We are more alive than when our spirits lived in their
houses call “bodies.”

“The righteous perisheth, and no man layeth it to heart; and
merciful (kind good) men are taken away, not considering that the righteous is taken away from the evil to come.” (Isaiah 57.1).

Why do we let the death of a loved one disturb us so? When
death knocked at my own family’s door, I began to realize that
I am not an exception, nor is anyone else. “It is appointed unto
men once to die,” so says the Word in Hebrews 9:27. There
are no exceptions. I can’t say that the Lord singled me out to
“take my loved ones away from me.” That attitude is the root
of our grief. We feel the loss keenly, so we are putting ourselves
 in the center of attention. Our grief and sorrow are largely made
 up of self-sympathy—“Why did God do this to me? I miss
them so much!”

When we can recognize that we are considering mostly ourselves
 and our self-pity has overtaken us, we then are in a position to
 overcome our grief. It is difficult sometimes for us to see that our
sorrow is, at least in part, self-sympathy.

Self-centeredness in any form blocks the comforting power of
the Holy Ghost. It is only natural that we feel grief; we are
emotional beings; but when we are consumed by it, we become dysfunctional. If we are blessed to have loving Christian friends
who support us during trying times, it is wonderful; but sometimes
 we find ourselves very much alone with the grief. Ah, but we aren’t alone! Just because another human isn’t available to help us
 shoulder our great sorrow, doesn’t mean we are left without
comfort. Jesus promised to send another “comforter” in the
 person of the Holy Ghost, and He did.

We always have access to that source of power and comfort. And
we CAN make it! The Bible speaks of one who is closer than even
 a brother and would never leave us. Personal experience has
taught me that those words are absolutely true and reliable. He
is always “there.”

Sometimes there are “living deaths.” Broken relationships,
divorce, estrangement from someone who lived in our hearts are
all forms of death and can cause as much grief as their death,
maybe more. We might consider that those living who hurt us
could make it right, but those who have died can do nothing more.
It is true that living deaths can cause us as much grief as the
 physical death of someone we loved. But rest assured that God
knows and cares, and He will get you through it. Where grief is concerned, the only way out is through.
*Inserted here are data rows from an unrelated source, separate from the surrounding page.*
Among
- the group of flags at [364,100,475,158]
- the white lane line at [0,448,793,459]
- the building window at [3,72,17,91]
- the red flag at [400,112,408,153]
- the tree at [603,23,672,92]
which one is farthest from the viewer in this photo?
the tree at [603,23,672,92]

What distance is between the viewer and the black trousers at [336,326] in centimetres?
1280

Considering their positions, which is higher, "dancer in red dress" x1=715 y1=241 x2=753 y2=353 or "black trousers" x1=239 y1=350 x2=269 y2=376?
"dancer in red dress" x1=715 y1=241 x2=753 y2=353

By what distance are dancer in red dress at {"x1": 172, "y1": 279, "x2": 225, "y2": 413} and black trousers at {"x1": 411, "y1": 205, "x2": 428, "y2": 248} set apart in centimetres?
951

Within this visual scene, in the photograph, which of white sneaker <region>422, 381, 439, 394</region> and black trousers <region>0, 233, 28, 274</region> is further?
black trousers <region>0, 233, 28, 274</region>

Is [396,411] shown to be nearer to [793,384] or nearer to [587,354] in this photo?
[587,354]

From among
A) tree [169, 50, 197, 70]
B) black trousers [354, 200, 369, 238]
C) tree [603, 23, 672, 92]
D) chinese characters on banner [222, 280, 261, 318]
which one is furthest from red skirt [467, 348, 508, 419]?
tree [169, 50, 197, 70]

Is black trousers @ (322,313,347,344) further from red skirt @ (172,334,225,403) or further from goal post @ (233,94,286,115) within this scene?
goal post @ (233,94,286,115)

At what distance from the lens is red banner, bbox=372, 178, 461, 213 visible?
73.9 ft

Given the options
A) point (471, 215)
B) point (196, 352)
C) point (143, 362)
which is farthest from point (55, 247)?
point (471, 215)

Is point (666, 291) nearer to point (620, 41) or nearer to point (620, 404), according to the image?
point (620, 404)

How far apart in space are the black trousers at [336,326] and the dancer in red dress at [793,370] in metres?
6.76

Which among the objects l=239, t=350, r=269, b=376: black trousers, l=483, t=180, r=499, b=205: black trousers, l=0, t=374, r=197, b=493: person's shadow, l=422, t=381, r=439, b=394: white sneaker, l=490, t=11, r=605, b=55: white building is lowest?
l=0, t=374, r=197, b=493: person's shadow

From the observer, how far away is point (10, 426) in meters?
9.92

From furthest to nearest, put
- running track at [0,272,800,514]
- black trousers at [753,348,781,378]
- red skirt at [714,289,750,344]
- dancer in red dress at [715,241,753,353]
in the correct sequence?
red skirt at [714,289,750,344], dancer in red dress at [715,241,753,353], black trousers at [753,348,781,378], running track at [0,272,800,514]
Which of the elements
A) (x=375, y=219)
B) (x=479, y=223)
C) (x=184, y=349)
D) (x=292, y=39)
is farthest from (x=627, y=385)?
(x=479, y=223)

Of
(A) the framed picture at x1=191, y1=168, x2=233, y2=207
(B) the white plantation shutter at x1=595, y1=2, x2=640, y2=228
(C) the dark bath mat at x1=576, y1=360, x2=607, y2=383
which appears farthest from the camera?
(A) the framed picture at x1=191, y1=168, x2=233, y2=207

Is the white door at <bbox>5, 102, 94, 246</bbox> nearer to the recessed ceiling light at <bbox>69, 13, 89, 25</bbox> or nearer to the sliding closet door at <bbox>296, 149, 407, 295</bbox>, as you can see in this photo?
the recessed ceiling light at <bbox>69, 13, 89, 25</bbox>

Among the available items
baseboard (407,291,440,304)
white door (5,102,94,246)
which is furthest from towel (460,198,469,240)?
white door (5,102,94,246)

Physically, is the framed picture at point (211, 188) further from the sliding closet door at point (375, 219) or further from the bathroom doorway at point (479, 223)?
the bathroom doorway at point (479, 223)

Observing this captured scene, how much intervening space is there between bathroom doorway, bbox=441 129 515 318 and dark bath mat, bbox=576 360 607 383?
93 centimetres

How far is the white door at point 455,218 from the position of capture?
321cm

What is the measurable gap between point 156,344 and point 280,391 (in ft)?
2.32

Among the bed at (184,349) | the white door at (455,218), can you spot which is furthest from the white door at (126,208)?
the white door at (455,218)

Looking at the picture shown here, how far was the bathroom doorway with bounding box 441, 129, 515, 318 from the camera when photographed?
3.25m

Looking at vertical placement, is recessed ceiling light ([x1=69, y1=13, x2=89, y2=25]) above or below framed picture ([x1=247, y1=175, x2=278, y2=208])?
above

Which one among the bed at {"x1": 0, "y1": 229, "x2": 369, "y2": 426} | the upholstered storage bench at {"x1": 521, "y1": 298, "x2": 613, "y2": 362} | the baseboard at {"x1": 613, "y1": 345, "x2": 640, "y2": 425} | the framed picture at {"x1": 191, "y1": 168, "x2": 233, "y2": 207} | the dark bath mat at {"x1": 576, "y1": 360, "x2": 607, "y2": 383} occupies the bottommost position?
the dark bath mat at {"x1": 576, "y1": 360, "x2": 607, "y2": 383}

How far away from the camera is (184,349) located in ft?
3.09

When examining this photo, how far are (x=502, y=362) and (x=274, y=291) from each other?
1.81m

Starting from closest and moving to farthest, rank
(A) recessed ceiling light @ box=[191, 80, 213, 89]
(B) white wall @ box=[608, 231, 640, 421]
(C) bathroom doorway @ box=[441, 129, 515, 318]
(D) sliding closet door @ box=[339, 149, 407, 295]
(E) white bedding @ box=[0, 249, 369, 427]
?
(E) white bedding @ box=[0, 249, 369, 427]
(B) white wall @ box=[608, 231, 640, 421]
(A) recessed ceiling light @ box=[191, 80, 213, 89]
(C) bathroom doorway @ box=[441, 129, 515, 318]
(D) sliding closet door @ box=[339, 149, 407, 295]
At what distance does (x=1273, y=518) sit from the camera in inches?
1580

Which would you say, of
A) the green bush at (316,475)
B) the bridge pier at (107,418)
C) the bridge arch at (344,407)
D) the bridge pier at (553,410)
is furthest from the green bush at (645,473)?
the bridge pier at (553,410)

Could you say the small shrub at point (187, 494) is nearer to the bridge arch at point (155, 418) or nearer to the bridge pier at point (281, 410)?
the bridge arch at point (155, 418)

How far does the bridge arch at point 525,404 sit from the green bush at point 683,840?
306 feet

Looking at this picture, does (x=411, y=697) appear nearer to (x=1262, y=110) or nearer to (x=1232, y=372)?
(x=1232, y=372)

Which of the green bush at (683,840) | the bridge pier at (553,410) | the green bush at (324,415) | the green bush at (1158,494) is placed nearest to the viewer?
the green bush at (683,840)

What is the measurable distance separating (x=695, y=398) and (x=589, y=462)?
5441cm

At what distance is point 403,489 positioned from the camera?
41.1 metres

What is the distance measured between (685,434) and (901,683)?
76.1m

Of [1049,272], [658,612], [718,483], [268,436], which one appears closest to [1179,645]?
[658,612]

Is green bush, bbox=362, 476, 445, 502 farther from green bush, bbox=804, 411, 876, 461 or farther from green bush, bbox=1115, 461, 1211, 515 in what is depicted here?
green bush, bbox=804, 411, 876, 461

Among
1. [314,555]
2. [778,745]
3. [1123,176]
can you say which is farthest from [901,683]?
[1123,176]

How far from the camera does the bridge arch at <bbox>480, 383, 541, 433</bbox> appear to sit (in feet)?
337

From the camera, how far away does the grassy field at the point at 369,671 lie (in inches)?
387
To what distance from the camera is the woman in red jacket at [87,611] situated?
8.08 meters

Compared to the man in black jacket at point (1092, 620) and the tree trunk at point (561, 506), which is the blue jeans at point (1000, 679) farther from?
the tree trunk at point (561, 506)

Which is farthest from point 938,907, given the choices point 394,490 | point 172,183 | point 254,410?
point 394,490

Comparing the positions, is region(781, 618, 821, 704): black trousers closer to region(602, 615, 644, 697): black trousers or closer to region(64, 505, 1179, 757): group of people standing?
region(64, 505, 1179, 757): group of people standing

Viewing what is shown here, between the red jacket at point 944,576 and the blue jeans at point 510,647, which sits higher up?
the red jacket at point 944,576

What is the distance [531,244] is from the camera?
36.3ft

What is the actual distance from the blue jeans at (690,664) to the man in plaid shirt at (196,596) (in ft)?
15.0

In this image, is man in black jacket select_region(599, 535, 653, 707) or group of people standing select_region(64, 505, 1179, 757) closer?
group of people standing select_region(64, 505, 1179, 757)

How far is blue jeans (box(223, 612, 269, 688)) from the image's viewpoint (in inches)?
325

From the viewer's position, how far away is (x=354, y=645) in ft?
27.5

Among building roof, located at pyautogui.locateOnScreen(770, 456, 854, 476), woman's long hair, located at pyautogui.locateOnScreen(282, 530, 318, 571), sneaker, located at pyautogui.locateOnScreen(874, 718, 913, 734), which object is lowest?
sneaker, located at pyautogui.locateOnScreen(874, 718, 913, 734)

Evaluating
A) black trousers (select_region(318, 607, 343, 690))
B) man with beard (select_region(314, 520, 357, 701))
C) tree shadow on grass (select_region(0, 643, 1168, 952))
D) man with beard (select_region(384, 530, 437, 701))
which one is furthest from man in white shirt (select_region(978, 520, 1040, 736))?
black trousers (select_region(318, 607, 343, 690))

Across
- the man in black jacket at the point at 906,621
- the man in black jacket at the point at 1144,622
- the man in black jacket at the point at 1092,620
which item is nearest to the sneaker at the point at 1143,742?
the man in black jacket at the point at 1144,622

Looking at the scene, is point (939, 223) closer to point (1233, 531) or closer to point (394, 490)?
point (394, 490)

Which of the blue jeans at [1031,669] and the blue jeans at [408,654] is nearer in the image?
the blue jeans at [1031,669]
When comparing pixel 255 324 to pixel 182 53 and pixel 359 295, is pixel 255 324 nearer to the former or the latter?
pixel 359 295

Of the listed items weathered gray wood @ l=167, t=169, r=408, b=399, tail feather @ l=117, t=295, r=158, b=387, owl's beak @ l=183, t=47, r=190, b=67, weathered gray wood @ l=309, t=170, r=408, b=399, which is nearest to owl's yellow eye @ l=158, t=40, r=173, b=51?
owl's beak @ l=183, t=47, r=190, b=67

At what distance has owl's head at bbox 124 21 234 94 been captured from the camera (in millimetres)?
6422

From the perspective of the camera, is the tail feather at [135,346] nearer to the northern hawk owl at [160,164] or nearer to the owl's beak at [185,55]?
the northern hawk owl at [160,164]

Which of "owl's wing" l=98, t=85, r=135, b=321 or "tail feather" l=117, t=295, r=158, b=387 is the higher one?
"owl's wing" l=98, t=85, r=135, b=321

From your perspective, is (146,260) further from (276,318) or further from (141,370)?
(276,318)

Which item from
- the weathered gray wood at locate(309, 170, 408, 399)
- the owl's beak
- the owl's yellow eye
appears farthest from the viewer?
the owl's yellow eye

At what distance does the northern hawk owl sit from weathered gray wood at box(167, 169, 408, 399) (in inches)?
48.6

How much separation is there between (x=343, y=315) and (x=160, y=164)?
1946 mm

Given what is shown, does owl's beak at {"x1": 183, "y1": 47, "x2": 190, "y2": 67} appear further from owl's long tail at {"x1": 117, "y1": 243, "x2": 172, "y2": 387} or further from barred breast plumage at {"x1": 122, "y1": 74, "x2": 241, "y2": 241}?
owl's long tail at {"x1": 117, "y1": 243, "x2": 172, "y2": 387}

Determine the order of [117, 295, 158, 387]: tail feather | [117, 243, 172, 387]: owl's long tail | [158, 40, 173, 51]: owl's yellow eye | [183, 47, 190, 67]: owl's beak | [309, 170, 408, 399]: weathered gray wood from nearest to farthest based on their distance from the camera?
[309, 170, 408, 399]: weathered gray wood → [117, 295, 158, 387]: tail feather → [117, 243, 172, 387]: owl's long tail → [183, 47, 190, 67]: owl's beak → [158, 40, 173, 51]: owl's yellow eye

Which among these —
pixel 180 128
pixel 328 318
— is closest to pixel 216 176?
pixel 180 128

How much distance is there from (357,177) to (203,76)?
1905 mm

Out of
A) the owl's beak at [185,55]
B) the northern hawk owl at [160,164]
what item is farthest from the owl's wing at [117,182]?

If you are suffering from any kind of sorrow or grief, let pure
Love enfold you and uphold you. There are no real shortcuts
 to working our way through grief, but through it we will go and
come out more understanding and compassionate, with greater
mercy toward others who suffer. We can truthfully say,
“I understand” because we really do. We’ve been there and
 we know God’s formula works. “Casting all your care upon Him,
for He cares for you.” (1 Peter 5:7 NKJV). In his little book, The
Gentle Art of a Servant’s Heart, Charles Swindoll says, “Mercy
 means the ability to get right inside the other person’s skin—a deliberate effort of the mind and of the will.” When we have
 received mercy, it expands our mercy-well; and we have more
 to bestow on others.

If you are suffering, cast your cares on Jesus. If you have come
 through your season of sadness, be a comforter to those who are just going through. God comforts us, not only to be comforted, but to be comforters as well. Pass it on.

(Most of this was written after my young brother (Kelsey Ray Adams) and Dad (Kelsey G. Adams) died six weeks apart in 1979).